Some directories exist to outline future directions; doc comments inside them already carry ⚠️ warnings. They are not production-ready today:

  • distributed/ – sketches a coordinator + shard model and an in-progress Raft node. Networking, replication, and durability are stubbed.
  • realtime.rs – models incremental indexing with buffers and background workers but does not update the HNSW graph yet.
  • gpu/ – contains CUDA/Metal/WebGPU scaffolding; kernels currently return placeholder results.
  • observability/, monitoring.rs, analytics.rs, and parts of rate_limit.rs describe systems that still need integration.

When updating docs or marketing material, keep these modules in the “roadmap” bucket unless the implementation actually wires them into the default execution path.

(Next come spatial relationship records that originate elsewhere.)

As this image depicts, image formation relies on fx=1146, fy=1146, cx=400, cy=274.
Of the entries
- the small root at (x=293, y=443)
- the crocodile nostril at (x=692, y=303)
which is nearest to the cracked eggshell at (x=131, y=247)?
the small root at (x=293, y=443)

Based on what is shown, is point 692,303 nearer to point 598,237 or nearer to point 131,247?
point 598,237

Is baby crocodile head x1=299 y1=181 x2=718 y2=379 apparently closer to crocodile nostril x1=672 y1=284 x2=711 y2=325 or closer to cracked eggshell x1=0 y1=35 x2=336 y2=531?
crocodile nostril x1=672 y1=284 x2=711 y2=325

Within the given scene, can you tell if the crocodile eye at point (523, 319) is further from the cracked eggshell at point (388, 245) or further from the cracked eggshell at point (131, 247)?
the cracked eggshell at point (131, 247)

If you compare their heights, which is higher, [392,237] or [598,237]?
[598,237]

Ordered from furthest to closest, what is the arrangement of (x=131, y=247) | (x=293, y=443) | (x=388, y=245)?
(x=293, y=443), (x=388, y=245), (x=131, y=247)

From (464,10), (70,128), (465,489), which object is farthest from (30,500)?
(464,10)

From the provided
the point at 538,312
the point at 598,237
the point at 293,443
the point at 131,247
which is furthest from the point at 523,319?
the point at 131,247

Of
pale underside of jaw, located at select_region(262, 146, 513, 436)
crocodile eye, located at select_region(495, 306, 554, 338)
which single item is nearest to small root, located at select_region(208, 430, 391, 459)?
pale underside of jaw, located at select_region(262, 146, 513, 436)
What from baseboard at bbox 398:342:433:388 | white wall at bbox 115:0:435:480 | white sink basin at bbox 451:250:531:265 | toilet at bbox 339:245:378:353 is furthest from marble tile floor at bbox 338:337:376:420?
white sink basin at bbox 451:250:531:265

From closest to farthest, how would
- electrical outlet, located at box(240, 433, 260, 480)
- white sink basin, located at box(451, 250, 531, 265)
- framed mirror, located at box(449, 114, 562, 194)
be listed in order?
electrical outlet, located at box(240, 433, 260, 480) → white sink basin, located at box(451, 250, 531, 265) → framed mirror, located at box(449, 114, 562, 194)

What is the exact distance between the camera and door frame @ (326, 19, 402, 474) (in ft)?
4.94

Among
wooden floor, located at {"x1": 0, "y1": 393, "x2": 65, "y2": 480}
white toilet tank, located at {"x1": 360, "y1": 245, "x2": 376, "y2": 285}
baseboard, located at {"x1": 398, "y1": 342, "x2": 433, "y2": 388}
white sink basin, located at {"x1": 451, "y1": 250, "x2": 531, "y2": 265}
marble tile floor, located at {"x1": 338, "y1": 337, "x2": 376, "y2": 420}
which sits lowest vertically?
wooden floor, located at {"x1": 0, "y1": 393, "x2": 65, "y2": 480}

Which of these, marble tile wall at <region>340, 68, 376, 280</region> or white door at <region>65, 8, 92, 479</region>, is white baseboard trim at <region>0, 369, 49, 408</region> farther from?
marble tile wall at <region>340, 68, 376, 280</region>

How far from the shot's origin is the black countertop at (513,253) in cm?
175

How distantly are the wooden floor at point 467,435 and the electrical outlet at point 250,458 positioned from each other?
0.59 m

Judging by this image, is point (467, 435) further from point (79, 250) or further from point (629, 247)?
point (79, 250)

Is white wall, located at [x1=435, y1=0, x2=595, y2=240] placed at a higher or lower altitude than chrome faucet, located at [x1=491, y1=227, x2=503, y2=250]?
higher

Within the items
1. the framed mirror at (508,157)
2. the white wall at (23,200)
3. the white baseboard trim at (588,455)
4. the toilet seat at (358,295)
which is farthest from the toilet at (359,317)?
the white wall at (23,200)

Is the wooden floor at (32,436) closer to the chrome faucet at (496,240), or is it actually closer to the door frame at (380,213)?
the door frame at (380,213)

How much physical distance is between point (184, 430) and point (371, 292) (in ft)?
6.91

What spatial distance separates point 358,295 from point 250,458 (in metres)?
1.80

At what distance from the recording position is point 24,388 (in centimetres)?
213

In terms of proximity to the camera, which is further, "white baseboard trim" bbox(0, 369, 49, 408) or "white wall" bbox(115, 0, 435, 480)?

7. Known Limitations (Documented in Code)

  • Only a single writer at a time; no concurrent mutation of VecStore.
  • HNSW configuration values (M, ef_construction, ef_search) are fixed inside the backend wrapper—callers cannot tune them per-query yet.
  • Distance metrics beyond cosine / Euclidean / dot product trigger a warning and fall back to cosine.
  • The on-disk layout uses JSON for records; large datasets will benefit from a more compact format.
  • No automatic background compaction. Call optimize() manually after heavy delete workloads.
  • Live server deployments rely on the embedding process for durability (no WAL integration, no replication).

Refer to this file whenever you need the “source of truth” about what currently ships. Update it alongside any major code changes so docs stay honest.